Dos quatro homens presos pelo estupro coletivo da adolescente de 17 anos, ocorrido em 31 de janeiro em Copacabana, dois tiveram a prisão mantida durante audiência de custódia na Central de Custódias de Benfica. Vitor Hugo Oliveira Simonin e Bruno Felipe dos Santos Allegretti, ambos com 18 anos, se apresentaram à polícia após terem mandados de prisão decretados.

Na véspera, Mattheus Veríssimo Zoel Martins se entregou à polícia acompanhado de advogado, e João Gabriel Xavier Bertho também se apresentou e tiveram suas prisões mantidas.

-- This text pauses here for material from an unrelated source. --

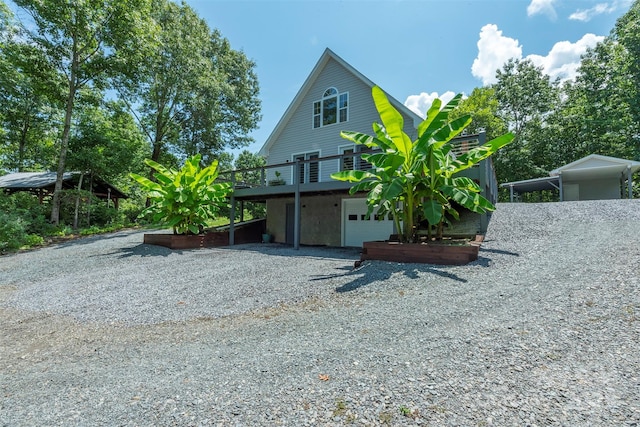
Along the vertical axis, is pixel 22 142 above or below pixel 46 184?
above

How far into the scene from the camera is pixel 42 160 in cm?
2683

Um quinto envolvido, menor de idade, que teria atraído a vítima para o apartamento, foi apreendido e internado pela Vara de Infância e Juventude.

Antes da apresentação de Vitor Hugo à polícia, seu pai, José Carlos Simonin — então subsecretário da Secretaria de Desenvolvimento Social e Direitos Humanos — foi exonerado do cargo para preservar a integridade institucional.

Câmeras de segurança registraram a entrada e saída dos envolvidos e da vítima em um prédio na Rua Ministro Viveiros de Castro. De acordo com o inquérito, a jovem foi convidada para o apartamento por um rapaz de 17 anos com quem tinha um relacionamento, e, ao chegar, encontrou o restante do grupo.

O exame médico constatou múltiplas lesões compatíveis com agressão recente. A Polícia Civil está investigando três casos distintos de violência sexual possivelmente ligados ao mesmo grupo de jovens na Zona Sul.